République indivisible ? 
      N. Sarkozy introduit une différence entre les citoyens croyants et non croyants. Chanoine d’honneur de Latran, il déclare (1) : « Je suis comptable des espoirs que le déplacement du Pape courant 2008 suscite chez mes concitoyens catholiques et dans de nombreux diocèses ». Les autres n’auraient-ils pas d’espoir ? Si N. Sarkozy était le connaisseur de Jean Jaurès qu’il feignait d’être pendant sa campagne présidentielle, il aurait  adjoint l’espoir de tous ceux qui luttent et qui se donnent « aux grandes causes sans savoir quelle récompense réserve à notre effort l'univers profond, ni s'il lui réserve une récompense » (2)
      Puis, le voila en voyage au Moyen-Orient, qui s’enflamme (3) : « A travers vous, j’adresse à toute la nation saoudienne le salut fraternel de la France. Ce salut, je veux l’adresser aussi à la nation arabe et à toute la communauté des croyants ». Là encore, l’opportunisme et l’utilisation hâtive de termes superficiellement assimilés l’amènent, dans un des pays musulmans les plus conservateurs, à considérer comme intangible une communauté si prégnante qu’elle interdit à ses membres de renoncer à leur foi ou d’en changer, voire même de se marier hors de la communauté. Là aussi, quelle piètre défense de la liberté de penser et donc de la Liberté inscrite dans la devise de notre République !

République laïque ?
      Ecoutons encore : « Dans la transmission des valeurs et dans l’apprentissage de la différence entre le bien et le mal, l’instituteur ne pourra jamais remplacer le curé ou le pasteur, même s’il est important qu’il s’en rapproche, parce qu’il lui manquera toujours la radicalité du sacrifice de sa vie et le charisme d’un engagement porté par l’espérance (4). Tiens, N. Sarkozy oublie Guy Môquet, ou plutôt il pense que les Français ont oublié son hold-up idéologique.

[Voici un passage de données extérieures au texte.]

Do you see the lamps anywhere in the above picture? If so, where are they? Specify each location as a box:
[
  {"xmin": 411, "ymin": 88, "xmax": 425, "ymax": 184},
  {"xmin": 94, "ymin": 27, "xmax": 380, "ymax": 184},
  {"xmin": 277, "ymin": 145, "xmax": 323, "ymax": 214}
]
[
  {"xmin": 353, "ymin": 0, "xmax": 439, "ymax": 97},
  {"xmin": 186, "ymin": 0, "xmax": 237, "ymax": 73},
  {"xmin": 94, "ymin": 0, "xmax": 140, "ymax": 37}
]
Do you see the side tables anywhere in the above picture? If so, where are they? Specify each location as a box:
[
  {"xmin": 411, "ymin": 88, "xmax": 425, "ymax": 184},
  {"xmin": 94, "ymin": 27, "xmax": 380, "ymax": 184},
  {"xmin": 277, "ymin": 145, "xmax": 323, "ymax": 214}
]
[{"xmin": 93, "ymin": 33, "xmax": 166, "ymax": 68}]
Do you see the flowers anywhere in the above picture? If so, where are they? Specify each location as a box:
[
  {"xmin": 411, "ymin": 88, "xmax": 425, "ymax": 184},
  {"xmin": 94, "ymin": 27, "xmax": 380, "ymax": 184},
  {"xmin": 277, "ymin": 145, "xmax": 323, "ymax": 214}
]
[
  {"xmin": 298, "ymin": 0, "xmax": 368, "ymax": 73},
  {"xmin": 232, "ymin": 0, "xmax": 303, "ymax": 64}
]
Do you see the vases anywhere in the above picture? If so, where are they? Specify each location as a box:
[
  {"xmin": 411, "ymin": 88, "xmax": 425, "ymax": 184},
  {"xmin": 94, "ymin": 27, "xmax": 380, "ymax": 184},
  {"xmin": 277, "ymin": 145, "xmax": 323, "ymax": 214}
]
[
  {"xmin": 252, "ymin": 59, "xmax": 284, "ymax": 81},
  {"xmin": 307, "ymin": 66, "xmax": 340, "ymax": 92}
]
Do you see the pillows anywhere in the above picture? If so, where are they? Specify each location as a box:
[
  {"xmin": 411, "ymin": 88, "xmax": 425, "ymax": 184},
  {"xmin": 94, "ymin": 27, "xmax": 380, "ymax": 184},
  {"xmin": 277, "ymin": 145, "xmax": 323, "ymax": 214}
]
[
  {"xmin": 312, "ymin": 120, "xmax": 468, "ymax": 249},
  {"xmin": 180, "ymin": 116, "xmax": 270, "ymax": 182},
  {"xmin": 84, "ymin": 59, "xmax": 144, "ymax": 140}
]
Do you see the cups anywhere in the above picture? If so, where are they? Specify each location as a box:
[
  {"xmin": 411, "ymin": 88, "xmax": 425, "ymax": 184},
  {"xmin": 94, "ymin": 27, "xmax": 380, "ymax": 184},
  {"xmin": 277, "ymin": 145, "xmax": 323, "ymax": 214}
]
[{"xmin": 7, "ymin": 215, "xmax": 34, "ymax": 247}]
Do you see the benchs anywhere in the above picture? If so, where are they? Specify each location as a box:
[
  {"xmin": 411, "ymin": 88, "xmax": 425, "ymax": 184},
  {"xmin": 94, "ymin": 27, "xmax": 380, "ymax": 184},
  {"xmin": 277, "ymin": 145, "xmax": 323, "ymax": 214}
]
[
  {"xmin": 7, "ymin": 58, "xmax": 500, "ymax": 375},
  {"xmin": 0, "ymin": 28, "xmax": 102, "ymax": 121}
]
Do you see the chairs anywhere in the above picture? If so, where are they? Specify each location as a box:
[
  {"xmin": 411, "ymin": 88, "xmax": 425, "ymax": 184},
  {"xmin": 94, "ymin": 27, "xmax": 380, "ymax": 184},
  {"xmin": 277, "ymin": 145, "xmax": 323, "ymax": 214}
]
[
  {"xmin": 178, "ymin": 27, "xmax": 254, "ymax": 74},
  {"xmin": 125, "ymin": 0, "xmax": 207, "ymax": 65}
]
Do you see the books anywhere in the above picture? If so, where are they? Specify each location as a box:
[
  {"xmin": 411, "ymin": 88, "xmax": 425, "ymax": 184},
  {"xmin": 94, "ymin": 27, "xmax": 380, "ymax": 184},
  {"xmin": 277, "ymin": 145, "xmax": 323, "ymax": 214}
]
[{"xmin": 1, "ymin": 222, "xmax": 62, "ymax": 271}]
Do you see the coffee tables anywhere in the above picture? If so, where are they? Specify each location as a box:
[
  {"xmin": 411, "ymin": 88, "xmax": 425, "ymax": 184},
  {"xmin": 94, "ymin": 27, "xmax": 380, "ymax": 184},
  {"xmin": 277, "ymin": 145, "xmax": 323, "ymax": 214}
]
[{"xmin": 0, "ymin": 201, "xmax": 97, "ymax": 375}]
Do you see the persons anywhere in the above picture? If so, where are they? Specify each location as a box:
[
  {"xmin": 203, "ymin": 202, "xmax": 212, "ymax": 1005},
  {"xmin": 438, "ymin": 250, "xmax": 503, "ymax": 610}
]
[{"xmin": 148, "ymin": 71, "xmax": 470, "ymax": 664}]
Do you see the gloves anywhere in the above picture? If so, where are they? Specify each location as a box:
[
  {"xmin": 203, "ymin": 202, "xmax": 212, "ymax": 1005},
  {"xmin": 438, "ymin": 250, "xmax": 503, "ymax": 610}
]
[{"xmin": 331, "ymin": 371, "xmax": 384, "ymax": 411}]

Les enfants et petits-enfants de résistants non-croyants ont sûrement apprécié !
      Quant à la « radicalité du sacrifice de la vie », il faudrait se souvenir qu’elle guide aussi les terroristes kamikases…
      On se demande si N. Sarkozy ne se posera pas bientôt la question : les non-croyants ont-ils une âme ? Cette hiérarchisation des citoyens est insupportable et contraire à l’Egalité inscrite dans la devise de notre République.

République démocratique ?
      N. Sarkozy n’a pas été avare de grandes proclamations sur la façon de construire l’Europe avec le peuple. Ecoutons le devant le Parlement Européen (5): « L’Europe se fera avec les peuples, elle ne se fera pas sans eux, elle ne se fera pas contre eux ». Ecoutons le devant le Conseil national de l'UMP (6) : « L'Europe ne peut se construire sans les peuples, parce que l'Europe, c'est le partage consenti d'une souveraineté et la souveraineté, c'est le peuple. A chaque grande étape de l'intégration Européenne il faut donc solliciter l'avis du peuple. Sinon, nous nous couperons du peuple ».
      Alors, pourquoi ne pas soumettre au referendum le traité européen dit « simplifié » ? C’est V. Giscard d’Estaing lui- même qui le dit: identique sur le fond au texte volumineux de 2006, sur la forme, le texte a été compliqué à plaisir pour faire croire qu’il est impossible d’en débattre, mais le peuple français est assez lucide et éduqué  pour discerner l’arnaque intellectuelle et y chercher vainement l’Europe qu’il souhaite, celle des droits sociaux et du travail, de la culture partagée et des échanges pas forcément mesurés à l’aune du commerce libéral.
      En réalité, N. Sarkozy est dans la ligne de pensée de Louis XVI, qui acceptait du bout des lèvres la notion de « nation souveraine », si contraire à celle du pouvoir divin du monarque.

République sociale ?
      Promesse de pouvoir d’achat passée à la trappe, multiplication des franchises médicales, bouclier fiscal favorable aux plus aisés, traque imbécile des sans-papiers au lieu de s’occuper d’une intégration réussie des immigrés, les pages du Code du Travail arrachées jour après jour : voilà pour la Fraternité inscrite dans la devise de notre République. A la place de tout cela, l’étalage de la vie privée, dans la trace du Petit Lever du Roi….
                                                                      *******
      Nicolas Sarkozy semble oublier que notre destin commun est la laïcisation de l’Etat. Historiquement, tous les actes de la vie civile ont été progressivement soustraits à l’emprise religieuse. Notre Etat civil prend définitivement forme en 1792, avec le pouvoir exclusif donné aux communes de recueillir « les actes destinés à constater les naissances, les mariages et les décès »….mais il faudra attendre 1972 pour que soit supprimée la demande faite aux jurés d’assises de porter serment « devant Dieu et devant les Hommes ». La loi de 1905 instaure la séparation, mais sa mise en pratique fut un combat quotidien. Plus près de nous : la publicité parodiant la Cène retirée de l’affichage, l’attentat lors de la projection de « La dernière Tentation du Christ » de M. Scorcesse à Paris, les attaques contre la liberté d’expression à la sortie des « Versets sataniques » de Salman Rushdie ou la récente controverse sur les caricatures de Mahomet sont autant de signes qui démontrent la nécessité de la laïcité et son actualité.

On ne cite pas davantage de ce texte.